Pakar: Mandatory BBM Campur Etanol 10% Perlu Regulasi yang Jelas

Pakar: Mandatory BBM Campur Etanol 10% Perlu Regulasi yang Jelas

Bisnis.com, JAKARTA — Pengamat energi Reforminer Institute Pri Agung menilai arah kebijakan pemerintah terkait mandatory campuran BBM dengan etanol 10% harus diiringi dengan payung hukum yang jelas dan tegas. 

Menurut dia, kebijakan tersebut juga masih memerlukan peta jalan pengembangan industri etanol yang tepat dan konkret.

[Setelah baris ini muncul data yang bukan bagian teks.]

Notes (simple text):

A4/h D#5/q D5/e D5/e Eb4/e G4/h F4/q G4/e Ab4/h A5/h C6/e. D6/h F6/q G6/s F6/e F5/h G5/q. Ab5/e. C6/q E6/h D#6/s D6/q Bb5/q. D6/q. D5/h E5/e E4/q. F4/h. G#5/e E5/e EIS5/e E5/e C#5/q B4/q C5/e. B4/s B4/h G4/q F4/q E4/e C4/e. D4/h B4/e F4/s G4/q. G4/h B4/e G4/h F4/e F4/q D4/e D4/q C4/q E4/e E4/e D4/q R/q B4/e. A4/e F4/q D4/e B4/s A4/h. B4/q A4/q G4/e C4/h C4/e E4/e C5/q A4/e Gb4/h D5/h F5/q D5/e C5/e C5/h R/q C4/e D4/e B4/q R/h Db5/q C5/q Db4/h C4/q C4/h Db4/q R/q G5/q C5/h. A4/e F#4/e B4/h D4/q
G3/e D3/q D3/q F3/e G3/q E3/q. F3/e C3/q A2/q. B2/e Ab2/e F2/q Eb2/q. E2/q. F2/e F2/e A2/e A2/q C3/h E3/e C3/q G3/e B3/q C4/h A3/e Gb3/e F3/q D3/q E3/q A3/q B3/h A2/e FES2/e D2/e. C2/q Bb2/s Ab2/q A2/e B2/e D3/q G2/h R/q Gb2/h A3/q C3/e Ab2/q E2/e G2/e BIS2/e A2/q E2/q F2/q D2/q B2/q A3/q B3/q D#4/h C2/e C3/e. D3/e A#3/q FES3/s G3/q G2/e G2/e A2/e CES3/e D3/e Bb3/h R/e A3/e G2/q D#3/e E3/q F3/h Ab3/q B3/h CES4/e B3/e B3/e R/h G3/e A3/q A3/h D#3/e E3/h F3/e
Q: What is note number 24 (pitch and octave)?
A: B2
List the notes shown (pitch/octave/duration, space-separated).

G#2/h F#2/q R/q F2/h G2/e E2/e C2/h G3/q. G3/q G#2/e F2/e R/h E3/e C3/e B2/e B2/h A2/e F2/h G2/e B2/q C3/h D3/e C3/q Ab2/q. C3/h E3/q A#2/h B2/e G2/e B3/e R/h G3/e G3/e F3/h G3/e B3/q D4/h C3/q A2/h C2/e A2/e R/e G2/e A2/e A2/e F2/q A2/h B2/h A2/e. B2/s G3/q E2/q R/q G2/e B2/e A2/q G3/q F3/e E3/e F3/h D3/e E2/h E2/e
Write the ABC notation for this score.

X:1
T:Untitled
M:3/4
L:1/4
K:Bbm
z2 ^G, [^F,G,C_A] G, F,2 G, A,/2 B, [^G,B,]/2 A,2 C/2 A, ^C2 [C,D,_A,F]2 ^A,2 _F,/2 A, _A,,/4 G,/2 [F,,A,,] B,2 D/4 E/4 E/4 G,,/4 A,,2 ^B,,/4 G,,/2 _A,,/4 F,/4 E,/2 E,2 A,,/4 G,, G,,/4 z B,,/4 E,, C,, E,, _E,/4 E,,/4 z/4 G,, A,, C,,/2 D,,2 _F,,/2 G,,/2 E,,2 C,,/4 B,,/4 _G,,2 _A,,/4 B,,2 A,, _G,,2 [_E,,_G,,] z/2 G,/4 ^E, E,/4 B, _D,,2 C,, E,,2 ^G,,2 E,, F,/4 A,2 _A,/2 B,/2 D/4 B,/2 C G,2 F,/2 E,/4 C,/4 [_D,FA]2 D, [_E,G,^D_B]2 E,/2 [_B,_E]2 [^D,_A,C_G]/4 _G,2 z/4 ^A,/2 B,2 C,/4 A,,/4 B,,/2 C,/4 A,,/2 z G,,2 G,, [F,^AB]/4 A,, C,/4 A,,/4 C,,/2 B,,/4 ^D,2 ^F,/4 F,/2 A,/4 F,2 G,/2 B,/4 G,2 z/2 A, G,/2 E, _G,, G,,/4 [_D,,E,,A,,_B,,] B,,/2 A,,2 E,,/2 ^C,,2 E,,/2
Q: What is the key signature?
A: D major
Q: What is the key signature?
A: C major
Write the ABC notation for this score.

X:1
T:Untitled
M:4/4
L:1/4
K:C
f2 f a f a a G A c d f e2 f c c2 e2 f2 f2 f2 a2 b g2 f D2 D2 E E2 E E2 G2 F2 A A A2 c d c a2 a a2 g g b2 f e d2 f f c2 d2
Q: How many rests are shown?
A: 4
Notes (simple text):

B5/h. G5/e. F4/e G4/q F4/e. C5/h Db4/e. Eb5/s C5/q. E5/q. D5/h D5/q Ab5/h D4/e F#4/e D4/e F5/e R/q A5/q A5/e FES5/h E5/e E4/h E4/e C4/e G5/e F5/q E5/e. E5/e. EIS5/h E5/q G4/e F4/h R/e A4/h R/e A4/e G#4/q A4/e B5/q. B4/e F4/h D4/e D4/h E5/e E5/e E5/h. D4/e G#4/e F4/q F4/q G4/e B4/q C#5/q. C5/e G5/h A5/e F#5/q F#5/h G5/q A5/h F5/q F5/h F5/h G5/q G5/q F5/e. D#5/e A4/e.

Pasalnya, kebutuhan volume bioetanol yang diperlukan dinilai tidak sedikit, sedangkan kemampuan produksi nasional masih terbatas. 

“Sebaiknya dikonkretkan dalam bentuk peraturan perundangan yang menetapkan target serta tahapan pencapaiannya,” kata Pri kepada Bisnis, Rabu (8/10/2025). 

Dalam hal ini, dia menyoroti pengaturan mengenai kebijakan harga jual yang perlu diperjelas dan perhitungan harga keekonomiannya yang juga perlu didukung dalam bentuk insentif ataupun kompensasi seperti biodiesel atau skema lainnya. 

Arah dan regulasi dari pemerintah menjadi penting sebagai pedoman bagi industri etanol dalam negeri. Jika acuannya jelas dan dijalankan konsisten, Pri menilai, industri etanol dalam negeri dengan sendirinya akan mengikuti. 

“Jika market-nya memang jelas dan bisa diandalkan, industri tentu akan berupaya memenuhinya,” tuturnya.

Apalagi, saat ini kapasitas produksi etanol nasional masih di bawah 500.000 kiloliter per tahun. Namun, dia optimistis angka tersebut bisa meningkat jika kebijakan dijalankan dengan konsisten.

“Ini sudah sejalan dengan ketahanan energi, transisi energi, mengurangi impor BBM, dan menggerakkan ekonomi nasional,” imbuhnya.

Sebagaimana diketahui, pemerintah menyiapkan kebijakan mandatori campuran etanol 10% dengan BBM jenis bensin atau E10. Kementerian ESDM mengklaim hal ini selaras dengan program mandatori biodiesel yang telah menerapkan campuran biodiesel  dengan kadar 40% ke solar atau B40.  

Sayangnya, ekosistem industri etanol nasional belum terbentuk, sehingga masih menggantungkan diri pada pasokan impor. Hal ini kontradiktif dengan semangat swasembada energi yang diusung Presiden Prabowo Subianto.  

Menteri ESDM Bahlil Lahadalia mengamini mandatori E10 tidak akan diterapkan tahun depan. Dia menyebut, hal tersebut masih perlu dipersiapkan dari segi bahan baku dan pengolahannya.  

“Bapak Presiden sudah menyetujui untuk direncanakan mandatory 10% etanol. Dengan demikian kita akan campur bensin kita dengan etanol tujuannya agar kita tidak impor banyak,” kata Bahlil di Jakarta, Selasa (7/10/2025).  

Adapun dalam mendorong kebijakan ini, Menteri Bahlil ingin meniru kesuksesan peta jalan campuran minyak nabati berbasis sawit dengan solar. Pemerintah telah memandatkan penggunaan B40 pada tahun ini.